**Exercise details**
Copy word for word the lines from the one containing "How far from the photographer's" through the one containing "802 millimetres", including both of those lines.

**Dataset**

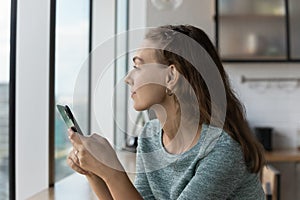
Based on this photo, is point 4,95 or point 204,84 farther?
point 4,95

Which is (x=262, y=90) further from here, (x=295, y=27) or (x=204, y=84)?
(x=204, y=84)

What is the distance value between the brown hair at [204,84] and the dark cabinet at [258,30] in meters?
2.18

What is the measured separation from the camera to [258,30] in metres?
3.01

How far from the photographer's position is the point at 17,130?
1354 millimetres

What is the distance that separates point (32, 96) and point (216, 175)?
802 millimetres

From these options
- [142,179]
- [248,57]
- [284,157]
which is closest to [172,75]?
[142,179]

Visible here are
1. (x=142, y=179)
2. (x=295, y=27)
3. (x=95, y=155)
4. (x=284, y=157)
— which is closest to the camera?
(x=95, y=155)

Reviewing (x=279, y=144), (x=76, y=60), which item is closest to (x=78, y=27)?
(x=76, y=60)

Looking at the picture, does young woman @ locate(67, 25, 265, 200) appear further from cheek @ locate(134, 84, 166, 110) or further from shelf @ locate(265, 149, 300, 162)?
shelf @ locate(265, 149, 300, 162)

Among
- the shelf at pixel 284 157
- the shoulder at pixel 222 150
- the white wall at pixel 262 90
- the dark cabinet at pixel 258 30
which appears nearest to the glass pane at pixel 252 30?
the dark cabinet at pixel 258 30

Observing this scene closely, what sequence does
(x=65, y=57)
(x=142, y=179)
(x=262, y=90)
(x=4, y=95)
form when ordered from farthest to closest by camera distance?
(x=262, y=90), (x=65, y=57), (x=4, y=95), (x=142, y=179)

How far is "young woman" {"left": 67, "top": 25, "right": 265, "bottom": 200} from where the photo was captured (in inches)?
30.2

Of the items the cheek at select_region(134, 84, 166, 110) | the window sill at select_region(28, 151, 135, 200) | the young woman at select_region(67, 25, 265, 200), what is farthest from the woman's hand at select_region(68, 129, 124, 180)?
the window sill at select_region(28, 151, 135, 200)

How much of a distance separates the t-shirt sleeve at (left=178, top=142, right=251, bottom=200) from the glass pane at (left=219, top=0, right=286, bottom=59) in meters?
2.30
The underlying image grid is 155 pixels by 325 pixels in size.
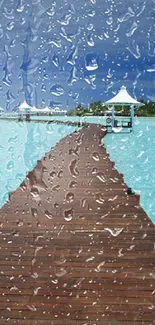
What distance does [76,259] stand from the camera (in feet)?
5.31

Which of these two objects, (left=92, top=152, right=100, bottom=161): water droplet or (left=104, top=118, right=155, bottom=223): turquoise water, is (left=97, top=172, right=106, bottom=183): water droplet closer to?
(left=92, top=152, right=100, bottom=161): water droplet

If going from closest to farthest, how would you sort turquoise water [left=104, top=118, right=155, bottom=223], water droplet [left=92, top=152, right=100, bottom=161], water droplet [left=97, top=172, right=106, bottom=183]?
water droplet [left=97, top=172, right=106, bottom=183] < water droplet [left=92, top=152, right=100, bottom=161] < turquoise water [left=104, top=118, right=155, bottom=223]

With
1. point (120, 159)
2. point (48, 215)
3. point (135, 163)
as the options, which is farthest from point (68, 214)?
point (135, 163)

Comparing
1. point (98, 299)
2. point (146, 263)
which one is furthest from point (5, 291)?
point (146, 263)

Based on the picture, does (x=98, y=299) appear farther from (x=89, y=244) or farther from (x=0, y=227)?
(x=0, y=227)

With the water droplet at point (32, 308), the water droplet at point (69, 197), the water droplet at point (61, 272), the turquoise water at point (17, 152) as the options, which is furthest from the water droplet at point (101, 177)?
the turquoise water at point (17, 152)

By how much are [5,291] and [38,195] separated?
1.45 metres

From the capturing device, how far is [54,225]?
2074mm

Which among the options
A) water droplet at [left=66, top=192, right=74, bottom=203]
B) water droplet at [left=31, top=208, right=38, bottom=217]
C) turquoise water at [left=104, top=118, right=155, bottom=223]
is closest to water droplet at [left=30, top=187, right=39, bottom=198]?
water droplet at [left=66, top=192, right=74, bottom=203]

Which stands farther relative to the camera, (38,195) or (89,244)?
(38,195)

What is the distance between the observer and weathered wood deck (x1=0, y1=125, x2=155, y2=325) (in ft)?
4.11

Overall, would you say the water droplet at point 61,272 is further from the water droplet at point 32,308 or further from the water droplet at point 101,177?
the water droplet at point 101,177

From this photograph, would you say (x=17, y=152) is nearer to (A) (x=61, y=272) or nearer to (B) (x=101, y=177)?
(B) (x=101, y=177)

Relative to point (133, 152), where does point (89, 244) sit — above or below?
above
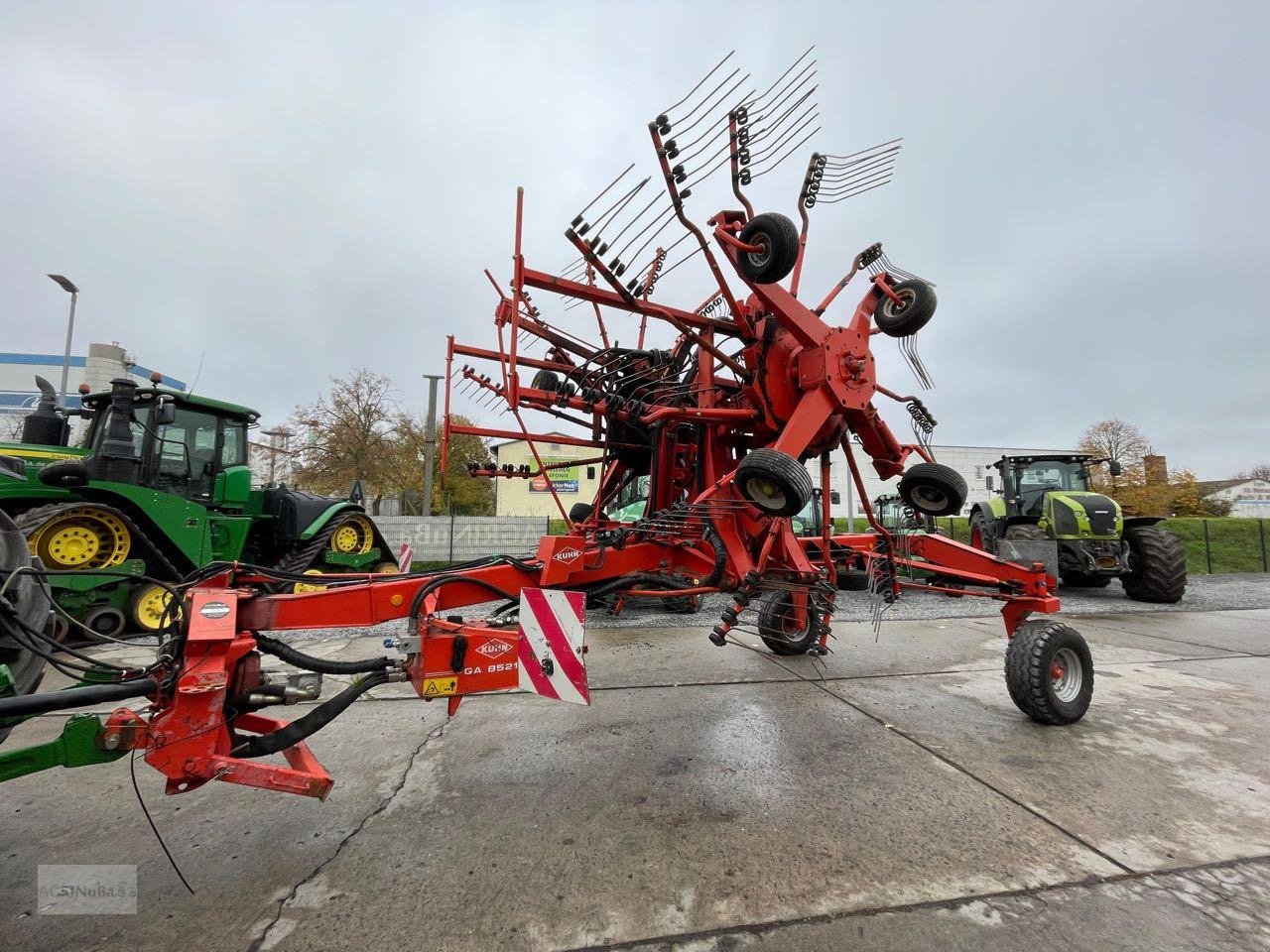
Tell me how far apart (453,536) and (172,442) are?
7231mm

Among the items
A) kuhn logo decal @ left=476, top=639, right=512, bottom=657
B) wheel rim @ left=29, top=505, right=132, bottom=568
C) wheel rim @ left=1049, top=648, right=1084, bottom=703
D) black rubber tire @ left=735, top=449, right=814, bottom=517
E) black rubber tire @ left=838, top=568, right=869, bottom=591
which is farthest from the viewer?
wheel rim @ left=29, top=505, right=132, bottom=568

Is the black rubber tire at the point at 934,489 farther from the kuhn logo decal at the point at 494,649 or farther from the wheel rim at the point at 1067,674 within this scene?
the kuhn logo decal at the point at 494,649

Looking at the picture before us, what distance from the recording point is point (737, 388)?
4.52m

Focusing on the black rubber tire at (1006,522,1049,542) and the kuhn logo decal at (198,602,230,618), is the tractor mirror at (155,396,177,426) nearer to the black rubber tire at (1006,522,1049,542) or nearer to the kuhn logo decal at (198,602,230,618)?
the kuhn logo decal at (198,602,230,618)

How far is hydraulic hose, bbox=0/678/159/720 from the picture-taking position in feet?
5.98

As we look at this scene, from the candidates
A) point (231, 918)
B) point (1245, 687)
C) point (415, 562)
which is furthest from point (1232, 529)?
point (231, 918)

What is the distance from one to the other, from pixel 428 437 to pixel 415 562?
4459mm

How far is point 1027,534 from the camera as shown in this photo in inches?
417

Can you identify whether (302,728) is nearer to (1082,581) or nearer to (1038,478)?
(1038,478)

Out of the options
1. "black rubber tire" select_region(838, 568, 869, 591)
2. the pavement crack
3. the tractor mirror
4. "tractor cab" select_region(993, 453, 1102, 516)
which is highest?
the tractor mirror

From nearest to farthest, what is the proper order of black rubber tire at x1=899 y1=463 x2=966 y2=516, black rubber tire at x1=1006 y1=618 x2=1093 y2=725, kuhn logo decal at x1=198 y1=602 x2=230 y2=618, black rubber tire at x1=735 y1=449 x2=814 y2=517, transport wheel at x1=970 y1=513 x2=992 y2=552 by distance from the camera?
1. kuhn logo decal at x1=198 y1=602 x2=230 y2=618
2. black rubber tire at x1=735 y1=449 x2=814 y2=517
3. black rubber tire at x1=1006 y1=618 x2=1093 y2=725
4. black rubber tire at x1=899 y1=463 x2=966 y2=516
5. transport wheel at x1=970 y1=513 x2=992 y2=552

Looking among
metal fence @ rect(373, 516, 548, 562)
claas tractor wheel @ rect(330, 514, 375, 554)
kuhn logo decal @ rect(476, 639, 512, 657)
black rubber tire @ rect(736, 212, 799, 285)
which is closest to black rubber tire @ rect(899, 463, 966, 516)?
black rubber tire @ rect(736, 212, 799, 285)

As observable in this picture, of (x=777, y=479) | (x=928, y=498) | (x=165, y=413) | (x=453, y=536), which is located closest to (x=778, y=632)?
(x=928, y=498)

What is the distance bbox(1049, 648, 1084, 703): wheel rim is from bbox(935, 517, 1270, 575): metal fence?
1383 centimetres
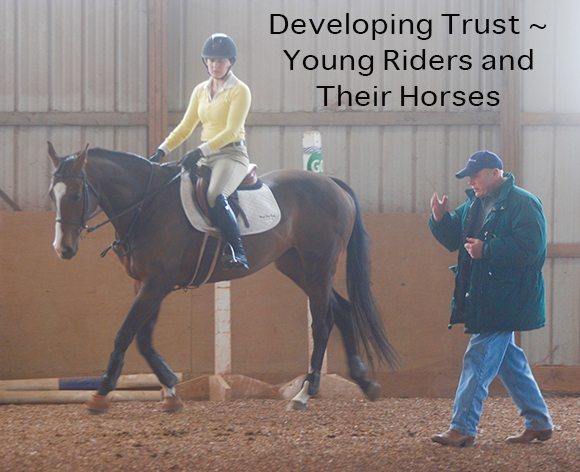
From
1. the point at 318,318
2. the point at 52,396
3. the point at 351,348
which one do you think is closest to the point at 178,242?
the point at 318,318

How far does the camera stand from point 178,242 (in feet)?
12.7

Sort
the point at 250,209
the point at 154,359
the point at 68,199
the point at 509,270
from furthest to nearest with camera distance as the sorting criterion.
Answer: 1. the point at 250,209
2. the point at 154,359
3. the point at 68,199
4. the point at 509,270

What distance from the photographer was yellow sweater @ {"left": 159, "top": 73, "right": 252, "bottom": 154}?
13.0 ft

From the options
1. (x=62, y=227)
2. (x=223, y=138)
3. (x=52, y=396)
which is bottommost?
A: (x=52, y=396)

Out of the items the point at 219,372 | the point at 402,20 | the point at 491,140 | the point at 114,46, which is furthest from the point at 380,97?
the point at 219,372

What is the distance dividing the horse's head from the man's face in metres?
2.33

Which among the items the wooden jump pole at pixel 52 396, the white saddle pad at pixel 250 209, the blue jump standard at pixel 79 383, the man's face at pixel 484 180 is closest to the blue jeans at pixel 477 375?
the man's face at pixel 484 180

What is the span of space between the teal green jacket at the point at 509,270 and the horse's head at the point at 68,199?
2386 mm

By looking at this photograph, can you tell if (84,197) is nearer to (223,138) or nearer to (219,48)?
(223,138)

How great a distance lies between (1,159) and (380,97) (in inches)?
152

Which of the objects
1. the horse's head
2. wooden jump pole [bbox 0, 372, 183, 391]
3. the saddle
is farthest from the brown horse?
wooden jump pole [bbox 0, 372, 183, 391]

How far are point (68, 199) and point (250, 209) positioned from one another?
1252 millimetres

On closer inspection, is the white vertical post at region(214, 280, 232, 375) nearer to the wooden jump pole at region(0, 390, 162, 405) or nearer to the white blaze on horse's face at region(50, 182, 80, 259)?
the wooden jump pole at region(0, 390, 162, 405)

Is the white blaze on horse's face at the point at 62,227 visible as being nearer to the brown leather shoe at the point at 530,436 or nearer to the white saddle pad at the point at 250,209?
the white saddle pad at the point at 250,209
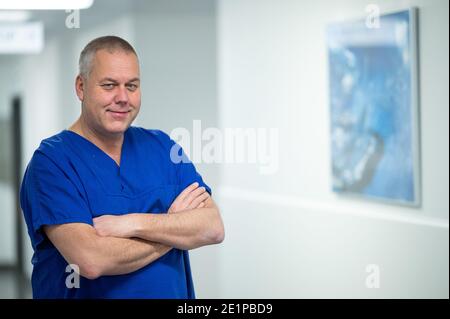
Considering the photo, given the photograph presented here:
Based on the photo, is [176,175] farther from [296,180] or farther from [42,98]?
[42,98]

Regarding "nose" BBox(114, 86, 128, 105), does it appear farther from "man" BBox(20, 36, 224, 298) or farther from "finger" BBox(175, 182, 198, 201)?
"finger" BBox(175, 182, 198, 201)

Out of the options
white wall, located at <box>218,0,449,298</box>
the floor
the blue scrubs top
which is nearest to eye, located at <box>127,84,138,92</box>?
the blue scrubs top

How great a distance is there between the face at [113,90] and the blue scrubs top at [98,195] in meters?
0.07

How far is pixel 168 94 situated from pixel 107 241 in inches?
34.1

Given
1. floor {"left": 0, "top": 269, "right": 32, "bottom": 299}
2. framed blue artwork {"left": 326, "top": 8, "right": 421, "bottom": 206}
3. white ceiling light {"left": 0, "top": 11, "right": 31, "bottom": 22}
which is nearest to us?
framed blue artwork {"left": 326, "top": 8, "right": 421, "bottom": 206}

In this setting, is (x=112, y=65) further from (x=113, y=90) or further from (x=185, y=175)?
(x=185, y=175)

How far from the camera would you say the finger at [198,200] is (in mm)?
1286

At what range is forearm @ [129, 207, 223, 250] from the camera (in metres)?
1.19

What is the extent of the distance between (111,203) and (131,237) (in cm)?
8

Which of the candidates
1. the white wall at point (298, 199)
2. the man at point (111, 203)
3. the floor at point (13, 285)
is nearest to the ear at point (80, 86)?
the man at point (111, 203)

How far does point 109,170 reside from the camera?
1267 mm

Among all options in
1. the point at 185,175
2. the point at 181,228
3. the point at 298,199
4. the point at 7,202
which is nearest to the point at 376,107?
the point at 298,199

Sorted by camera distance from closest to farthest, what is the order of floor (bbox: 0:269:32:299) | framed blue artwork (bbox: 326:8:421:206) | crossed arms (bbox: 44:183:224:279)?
crossed arms (bbox: 44:183:224:279) < framed blue artwork (bbox: 326:8:421:206) < floor (bbox: 0:269:32:299)
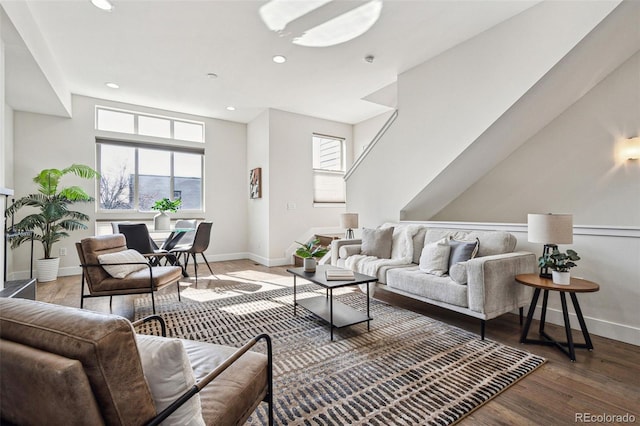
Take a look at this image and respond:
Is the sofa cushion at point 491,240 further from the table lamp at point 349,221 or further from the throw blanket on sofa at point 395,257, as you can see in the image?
the table lamp at point 349,221

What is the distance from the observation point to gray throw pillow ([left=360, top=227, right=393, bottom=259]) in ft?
12.6

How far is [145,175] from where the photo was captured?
5598mm

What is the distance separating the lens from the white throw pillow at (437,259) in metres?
2.96

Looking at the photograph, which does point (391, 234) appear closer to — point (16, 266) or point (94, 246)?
point (94, 246)

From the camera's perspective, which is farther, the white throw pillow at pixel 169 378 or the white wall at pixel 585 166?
the white wall at pixel 585 166

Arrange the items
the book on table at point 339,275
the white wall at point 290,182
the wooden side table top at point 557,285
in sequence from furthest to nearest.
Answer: the white wall at point 290,182 → the book on table at point 339,275 → the wooden side table top at point 557,285

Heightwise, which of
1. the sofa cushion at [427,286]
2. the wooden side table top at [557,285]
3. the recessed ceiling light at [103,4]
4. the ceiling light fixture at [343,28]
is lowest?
the sofa cushion at [427,286]

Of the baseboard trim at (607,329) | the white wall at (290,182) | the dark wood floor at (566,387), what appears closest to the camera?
the dark wood floor at (566,387)

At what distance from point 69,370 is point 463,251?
2.98 metres

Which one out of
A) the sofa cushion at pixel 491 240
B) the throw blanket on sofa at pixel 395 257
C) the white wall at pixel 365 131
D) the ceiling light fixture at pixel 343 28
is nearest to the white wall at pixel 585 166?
the sofa cushion at pixel 491 240

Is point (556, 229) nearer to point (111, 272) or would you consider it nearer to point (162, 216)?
point (111, 272)

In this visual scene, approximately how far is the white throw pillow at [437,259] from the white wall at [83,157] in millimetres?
4435

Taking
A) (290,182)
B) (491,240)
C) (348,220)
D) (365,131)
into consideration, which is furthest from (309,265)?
(365,131)

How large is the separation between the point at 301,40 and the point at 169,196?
400 centimetres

**Exercise output**
How far from the photographer's position is the point at 17,130?
1354 millimetres

What is the distance that separates point (32, 96) and point (216, 175)?
802 millimetres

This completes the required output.